Militia Ordinance
- Parliament of England
- Long title: An Ordinance of the Lords and Commons in Parliament for the safety and defence of the Kingdom of England and Dominion of Wales
- Citation: [L.J., iv., 625.]
- Introduced by: Sir Arthur Haselrige
- Territorial extent: Kingdom of England

Dates
- Royal assent: Withheld
- Commencement: 15 March 1642

Status: Revoked

= Militia Ordinance =

17th Century English legislation

The Militia Ordinance was passed by the Parliament of England on 15 March 1642. By claiming the right to appoint military commanders without the king's approval, it was a significant step in events leading to the outbreak of the First English Civil War in August.

The 1641 Irish Rebellion meant there was widespread support in England for raising military forces to suppress it. However, as relations between Charles I and Parliament deteriorated, neither side trusted the other, fearing such an army might be used against them.

The only permanent military force available were the trained bands, or county militia, controlled by lord lieutenants, who in turn were appointed by the king. In December 1641, Sir Arthur Haselrige introduced a militia bill giving Parliament the right to nominate its commanders, not Charles, which was passed by the House of Commons.

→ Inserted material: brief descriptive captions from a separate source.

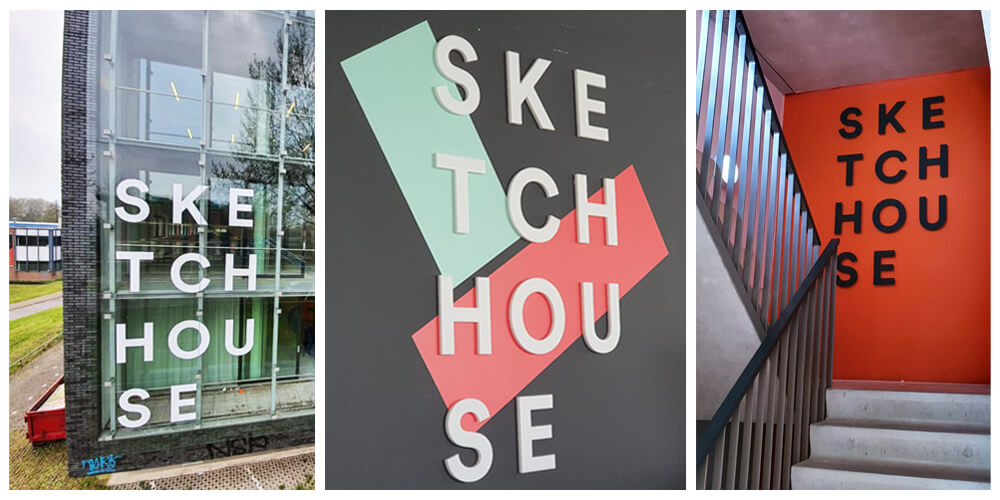 Goed zichtbaar met een logo aan de wand en op glas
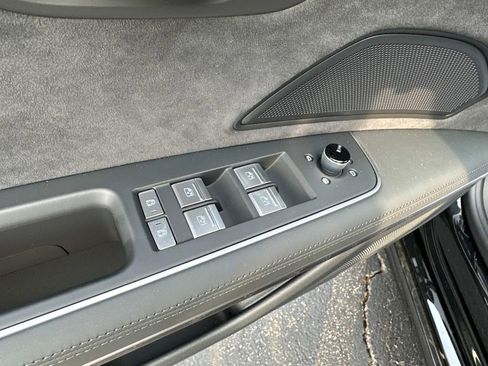 New 2025 Audi A8 L 3.0T image 13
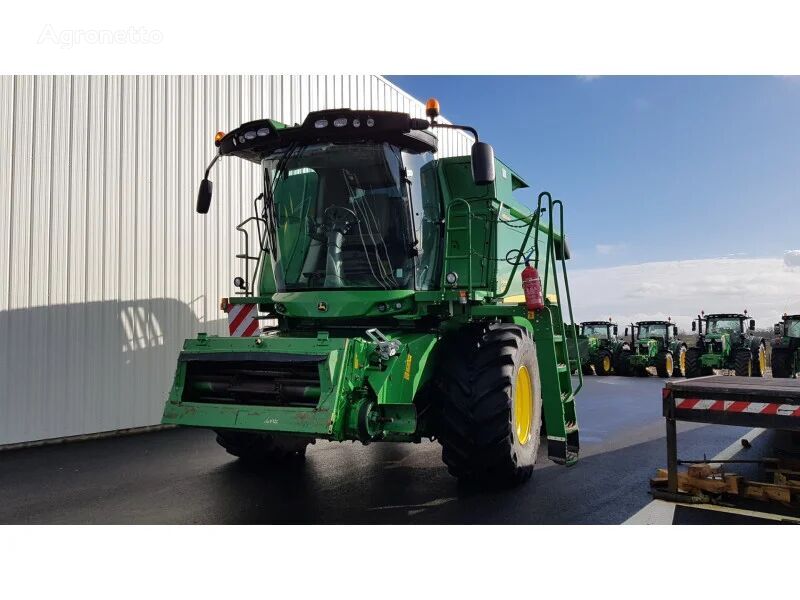 John Deere W 650 grain harvester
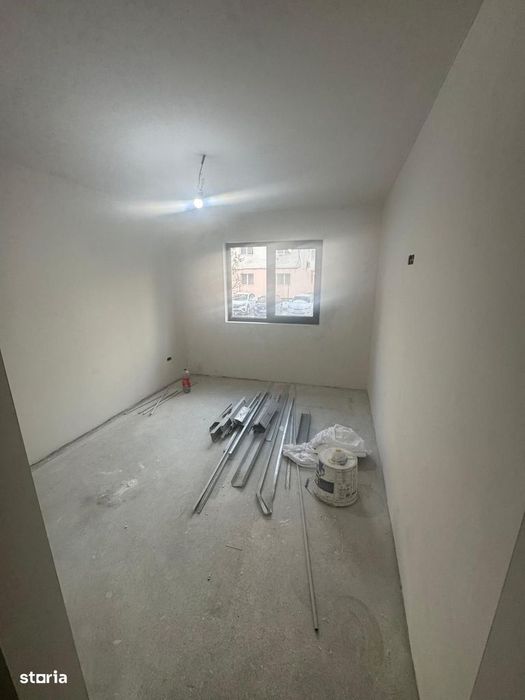 Apartament 4 camere de vânzare – Bd. București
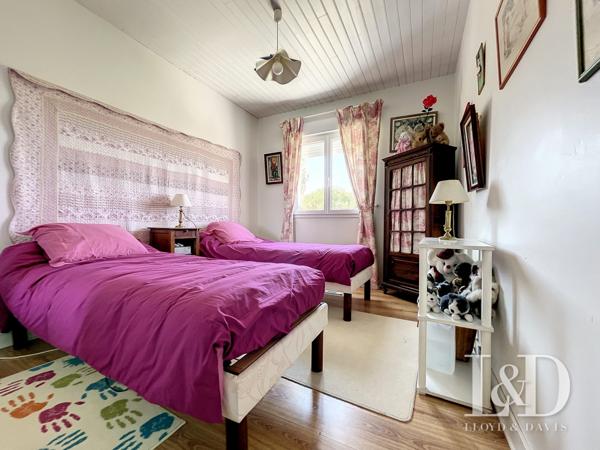 BREUILLET : villa 170 m² + dépendances et piscine, sur 2066 m² de parc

After failing to arrest the Five Members on 5 January, 1642, Charles left London, and headed north to York; over the next few weeks, many Royalist members of the Commons and House of Lords joined him. The result was a Parliamentary majority in the Lords, who approved the bill on 5 March 1642, while confirming doing so was not a violation of the Oath of Allegiance.

The bill was returned to the Commons for approval the same day, then passed to Charles for his royal assent, required for it to become a legally binding act of Parliament. When he refused, Parliament declared on 15 March 1642 "the People are bound by the Ordinance for the Militia, though it has not received the Royal Assent".

Charles responded to this unprecedented assertion of parliamentary sovereignty by issuing Commissions of Array, although these were statements of intent, with little practical impact on the raising of armies. Parliament continued to pass and enforce ordinances throughout the 1640s, most of which were declared void after the 1660 Restoration; an exception was the 1643 excise duty.